Además, se tiene que tener un plan para adaptar los espacios dentro de las empresas para la aplicación de esta ley y, como vemos, esto generara problemas, porque se tienen que reestructurar los espacios en las áreas de trabajo generando un gasto para los dueños de dichas empresas, y también aquí surgen algunas preguntas, ¿cómo le harán las empresas que tienen su espacio limitado?, se van a enfrentar a problemas severos para poder incorporar sillas sin afectar la operatividad dentro de su área laboral.
Esta ley también generara un impacto económico y gastos adicionales para las empresas, se tiene que adquirir mobiliario adecuado y reacondicionar los espacios, esto puede generar una inversión significativa para los empresarios dueños de las fábricas, pero, ¿estarán dispuestos a hacer esa inversión?
Estos problemas antes mencionados son solo el principio porque seguramente habrá más, habrá empresarios que rotundamente rechazarán esta ley, buscarán la manera de no aplicarla y no tener que gastar ni un solo peso para acondicionar las áreas de producción dentro de sus empresas, aunado a eso el desconocimiento del beneficio que tienen los trabajadores de esta ley.
Como podemos ver, aunque la ley Silla busca proteger la salud de los trabajadores, su aplicación puede generar conflictos, resistencia y confusión en varios sectores productivos.
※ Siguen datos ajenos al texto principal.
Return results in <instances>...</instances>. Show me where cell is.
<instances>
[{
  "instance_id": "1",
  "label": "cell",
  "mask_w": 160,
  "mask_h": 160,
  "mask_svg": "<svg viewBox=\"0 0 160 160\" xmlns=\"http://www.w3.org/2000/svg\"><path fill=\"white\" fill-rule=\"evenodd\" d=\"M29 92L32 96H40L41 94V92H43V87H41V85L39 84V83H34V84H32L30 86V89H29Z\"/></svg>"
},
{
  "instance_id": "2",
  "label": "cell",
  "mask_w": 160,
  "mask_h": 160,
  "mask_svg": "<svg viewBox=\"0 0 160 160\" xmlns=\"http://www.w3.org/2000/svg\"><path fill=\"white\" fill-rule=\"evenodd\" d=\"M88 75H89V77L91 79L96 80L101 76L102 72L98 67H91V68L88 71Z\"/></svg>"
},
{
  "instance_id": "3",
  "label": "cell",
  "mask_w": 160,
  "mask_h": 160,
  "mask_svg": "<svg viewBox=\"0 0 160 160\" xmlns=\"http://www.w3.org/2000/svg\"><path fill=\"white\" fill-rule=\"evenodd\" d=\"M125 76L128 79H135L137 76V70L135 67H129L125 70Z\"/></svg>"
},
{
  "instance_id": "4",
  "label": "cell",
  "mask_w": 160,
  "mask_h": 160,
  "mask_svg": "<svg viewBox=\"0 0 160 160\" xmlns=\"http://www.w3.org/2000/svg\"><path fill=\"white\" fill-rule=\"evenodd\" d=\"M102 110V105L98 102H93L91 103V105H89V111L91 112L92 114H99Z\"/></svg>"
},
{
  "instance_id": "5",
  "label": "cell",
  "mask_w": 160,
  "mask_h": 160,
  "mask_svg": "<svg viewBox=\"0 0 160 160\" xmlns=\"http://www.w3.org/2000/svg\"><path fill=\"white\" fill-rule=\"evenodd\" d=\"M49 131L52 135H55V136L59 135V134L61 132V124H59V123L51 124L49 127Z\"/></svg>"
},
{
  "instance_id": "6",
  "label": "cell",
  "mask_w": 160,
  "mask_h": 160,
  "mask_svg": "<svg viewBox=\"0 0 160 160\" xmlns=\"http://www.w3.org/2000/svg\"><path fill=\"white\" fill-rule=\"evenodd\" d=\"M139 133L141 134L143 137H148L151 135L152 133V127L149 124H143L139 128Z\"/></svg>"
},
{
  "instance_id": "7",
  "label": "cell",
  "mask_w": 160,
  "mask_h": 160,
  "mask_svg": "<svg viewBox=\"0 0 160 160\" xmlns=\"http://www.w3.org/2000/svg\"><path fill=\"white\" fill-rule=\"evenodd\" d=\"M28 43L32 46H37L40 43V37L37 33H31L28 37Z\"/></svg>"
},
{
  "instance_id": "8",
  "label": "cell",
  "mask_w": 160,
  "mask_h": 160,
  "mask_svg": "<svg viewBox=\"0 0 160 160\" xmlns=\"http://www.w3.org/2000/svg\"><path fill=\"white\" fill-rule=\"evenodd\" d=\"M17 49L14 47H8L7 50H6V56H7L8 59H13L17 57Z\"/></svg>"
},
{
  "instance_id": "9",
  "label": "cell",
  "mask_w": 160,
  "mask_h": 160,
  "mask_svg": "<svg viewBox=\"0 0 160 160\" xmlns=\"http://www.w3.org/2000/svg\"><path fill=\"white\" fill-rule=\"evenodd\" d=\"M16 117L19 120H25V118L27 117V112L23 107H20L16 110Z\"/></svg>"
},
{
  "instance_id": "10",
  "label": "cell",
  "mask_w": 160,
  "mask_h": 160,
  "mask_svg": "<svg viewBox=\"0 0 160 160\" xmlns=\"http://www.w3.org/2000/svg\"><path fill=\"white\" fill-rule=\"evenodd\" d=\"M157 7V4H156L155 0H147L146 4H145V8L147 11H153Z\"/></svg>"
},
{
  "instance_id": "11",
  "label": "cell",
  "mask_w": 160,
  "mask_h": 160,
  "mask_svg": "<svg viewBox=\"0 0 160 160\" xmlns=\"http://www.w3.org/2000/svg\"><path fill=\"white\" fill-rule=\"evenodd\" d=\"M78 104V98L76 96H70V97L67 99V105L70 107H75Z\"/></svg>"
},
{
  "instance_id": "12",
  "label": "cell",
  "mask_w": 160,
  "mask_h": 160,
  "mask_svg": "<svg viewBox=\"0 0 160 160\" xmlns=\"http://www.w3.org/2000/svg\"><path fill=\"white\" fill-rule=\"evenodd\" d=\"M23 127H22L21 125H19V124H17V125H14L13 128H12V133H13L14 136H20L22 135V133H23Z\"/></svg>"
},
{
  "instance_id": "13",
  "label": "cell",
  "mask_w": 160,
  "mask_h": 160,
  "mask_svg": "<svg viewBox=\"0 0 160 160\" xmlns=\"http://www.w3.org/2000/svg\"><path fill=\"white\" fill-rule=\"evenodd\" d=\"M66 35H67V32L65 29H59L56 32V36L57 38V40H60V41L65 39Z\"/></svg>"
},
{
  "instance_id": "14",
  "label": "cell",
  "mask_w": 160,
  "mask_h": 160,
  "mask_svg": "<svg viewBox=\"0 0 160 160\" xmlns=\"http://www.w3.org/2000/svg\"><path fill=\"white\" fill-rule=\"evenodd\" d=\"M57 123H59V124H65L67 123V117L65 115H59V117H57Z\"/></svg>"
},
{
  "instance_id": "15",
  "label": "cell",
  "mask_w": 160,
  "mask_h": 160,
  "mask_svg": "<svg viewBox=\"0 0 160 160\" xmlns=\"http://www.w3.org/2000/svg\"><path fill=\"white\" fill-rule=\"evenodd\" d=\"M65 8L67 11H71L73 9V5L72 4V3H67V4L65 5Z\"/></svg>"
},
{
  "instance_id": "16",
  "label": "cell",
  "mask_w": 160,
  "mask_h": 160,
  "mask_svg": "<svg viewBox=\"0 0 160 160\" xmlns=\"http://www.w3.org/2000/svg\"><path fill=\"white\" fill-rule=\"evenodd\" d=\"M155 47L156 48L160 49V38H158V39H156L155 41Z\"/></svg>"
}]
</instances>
La falta de criterios claros sobre cuándo se puede usar la silla puede provocar conflictos entre los empleados y los empleadores, además, su implementación representará un reto para las empresas que podrían enfrentar inversiones adicionales o dificultades en sus áreas de producción.
Es necesario tener un panorama claro en la aplicación de la ley Silla, que el trabajador la conozca y, por consecuencia, luche para que se aplique de una manera correcta en beneficio de toda la clase trabajadora sin excepciones. Las autoridades laborales tienen que jugar su papel, tienen que tener una supervisión eficaz del cumplimiento de esta ley, porque de lo contrario, no se aplicará de manera correcta y el más perjudicado, como siempre, será el trabajador.